#### Supplied entries

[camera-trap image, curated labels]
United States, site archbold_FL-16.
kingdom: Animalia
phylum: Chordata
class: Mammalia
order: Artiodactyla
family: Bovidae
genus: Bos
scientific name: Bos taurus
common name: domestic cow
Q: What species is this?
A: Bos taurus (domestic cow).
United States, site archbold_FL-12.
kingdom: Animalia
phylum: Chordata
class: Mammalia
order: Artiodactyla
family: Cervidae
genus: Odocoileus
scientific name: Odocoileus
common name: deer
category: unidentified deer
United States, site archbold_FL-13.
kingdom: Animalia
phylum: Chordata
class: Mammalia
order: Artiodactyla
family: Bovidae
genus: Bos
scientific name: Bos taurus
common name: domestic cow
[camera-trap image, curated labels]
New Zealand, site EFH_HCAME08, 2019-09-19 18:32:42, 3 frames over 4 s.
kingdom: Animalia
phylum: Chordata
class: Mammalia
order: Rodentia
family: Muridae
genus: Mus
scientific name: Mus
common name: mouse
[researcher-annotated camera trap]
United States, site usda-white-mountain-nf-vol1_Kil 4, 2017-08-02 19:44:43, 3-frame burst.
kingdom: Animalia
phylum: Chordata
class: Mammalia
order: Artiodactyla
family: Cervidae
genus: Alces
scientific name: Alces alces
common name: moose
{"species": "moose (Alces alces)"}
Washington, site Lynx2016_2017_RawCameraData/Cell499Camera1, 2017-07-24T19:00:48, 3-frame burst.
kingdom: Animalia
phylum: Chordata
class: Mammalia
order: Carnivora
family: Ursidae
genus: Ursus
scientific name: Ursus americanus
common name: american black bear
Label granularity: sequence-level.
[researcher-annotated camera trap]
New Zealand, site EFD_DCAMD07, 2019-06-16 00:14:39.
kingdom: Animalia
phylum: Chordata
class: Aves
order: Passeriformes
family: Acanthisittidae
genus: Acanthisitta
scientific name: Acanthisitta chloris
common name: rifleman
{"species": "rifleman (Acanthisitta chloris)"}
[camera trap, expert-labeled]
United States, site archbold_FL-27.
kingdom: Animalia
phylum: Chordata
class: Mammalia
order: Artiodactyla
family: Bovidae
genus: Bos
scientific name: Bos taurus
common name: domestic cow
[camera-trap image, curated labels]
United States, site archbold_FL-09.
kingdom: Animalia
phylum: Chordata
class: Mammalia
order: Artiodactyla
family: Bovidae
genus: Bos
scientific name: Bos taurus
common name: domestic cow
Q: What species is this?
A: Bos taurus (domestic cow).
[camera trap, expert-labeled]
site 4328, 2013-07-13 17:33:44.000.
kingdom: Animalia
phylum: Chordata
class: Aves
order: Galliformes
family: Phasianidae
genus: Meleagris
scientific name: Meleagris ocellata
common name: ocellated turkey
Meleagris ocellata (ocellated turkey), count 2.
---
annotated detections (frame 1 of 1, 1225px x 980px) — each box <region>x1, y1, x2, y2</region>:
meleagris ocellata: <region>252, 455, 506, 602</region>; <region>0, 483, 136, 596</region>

########

Working from the records above, write out verbatim only the lines from the line containing "United States, site archbold_FL-09." through the line containing "genus: Meleagris".

## Solution for this exercise
United States, site archbold_FL-09.
kingdom: Animalia
phylum: Chordata
class: Mammalia
order: Artiodactyla
family: Bovidae
genus: Bos
scientific name: Bos taurus
common name: domestic cow
Q: What species is this?
A: Bos taurus (domestic cow).
[camera trap, expert-labeled]
site 4328, 2013-07-13 17:33:44.000.
kingdom: Animalia
phylum: Chordata
class: Aves
order: Galliformes
family: Phasianidae
genus: Meleagris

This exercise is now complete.